- Written task: Copy the part of the records that opens with the line containing "Viewing the scene" and runs through the end of the records, with both ends included.

- Dataset:
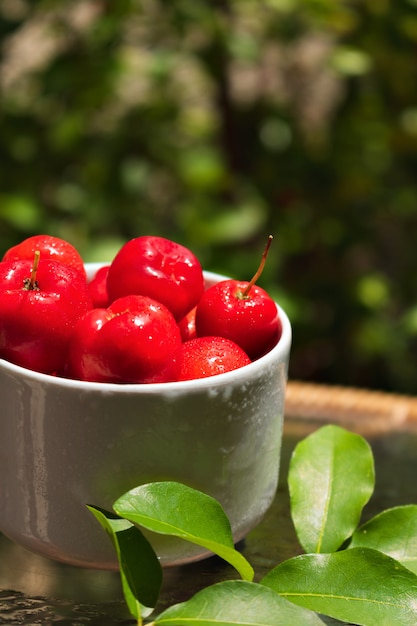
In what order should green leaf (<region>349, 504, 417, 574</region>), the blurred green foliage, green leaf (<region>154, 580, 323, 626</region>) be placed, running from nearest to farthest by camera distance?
1. green leaf (<region>154, 580, 323, 626</region>)
2. green leaf (<region>349, 504, 417, 574</region>)
3. the blurred green foliage

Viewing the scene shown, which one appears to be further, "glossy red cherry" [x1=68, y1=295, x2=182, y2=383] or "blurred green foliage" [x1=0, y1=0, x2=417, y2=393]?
"blurred green foliage" [x1=0, y1=0, x2=417, y2=393]

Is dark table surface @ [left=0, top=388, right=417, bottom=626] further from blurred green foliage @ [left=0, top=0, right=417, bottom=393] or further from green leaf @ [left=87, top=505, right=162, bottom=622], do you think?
blurred green foliage @ [left=0, top=0, right=417, bottom=393]

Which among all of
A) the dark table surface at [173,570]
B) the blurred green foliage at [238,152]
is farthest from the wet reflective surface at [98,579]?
the blurred green foliage at [238,152]

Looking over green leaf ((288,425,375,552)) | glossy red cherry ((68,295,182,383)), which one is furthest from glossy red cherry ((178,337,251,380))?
green leaf ((288,425,375,552))

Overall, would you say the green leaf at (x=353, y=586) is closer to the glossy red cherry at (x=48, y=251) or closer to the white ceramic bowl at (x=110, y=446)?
the white ceramic bowl at (x=110, y=446)

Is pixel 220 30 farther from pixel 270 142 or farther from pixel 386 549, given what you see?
pixel 386 549

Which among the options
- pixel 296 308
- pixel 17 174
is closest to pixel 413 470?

- Solution to this exercise:
Viewing the scene shown, which one appears to be further, "glossy red cherry" [x1=68, y1=295, x2=182, y2=383] or "blurred green foliage" [x1=0, y1=0, x2=417, y2=393]?
"blurred green foliage" [x1=0, y1=0, x2=417, y2=393]

Is dark table surface @ [left=0, top=388, right=417, bottom=626] further from blurred green foliage @ [left=0, top=0, right=417, bottom=393] or further from green leaf @ [left=87, top=505, right=162, bottom=622], do you think?
blurred green foliage @ [left=0, top=0, right=417, bottom=393]

Which among all of
A) the dark table surface at [173,570]
B) the blurred green foliage at [238,152]
is farthest from the wet reflective surface at [98,579]?
the blurred green foliage at [238,152]

Looking over green leaf ((288,425,375,552)) | glossy red cherry ((68,295,182,383)), which one is furthest from glossy red cherry ((178,337,251,380))?
green leaf ((288,425,375,552))

Overall, would you say the green leaf at (x=353, y=586) is closer to the glossy red cherry at (x=48, y=251) or closer to the white ceramic bowl at (x=110, y=446)?
the white ceramic bowl at (x=110, y=446)

Is pixel 220 30 farther from pixel 270 142 or farther from pixel 386 549, given what you see?
pixel 386 549

Which among the options
- pixel 296 308
- pixel 17 174
is closest to pixel 413 470?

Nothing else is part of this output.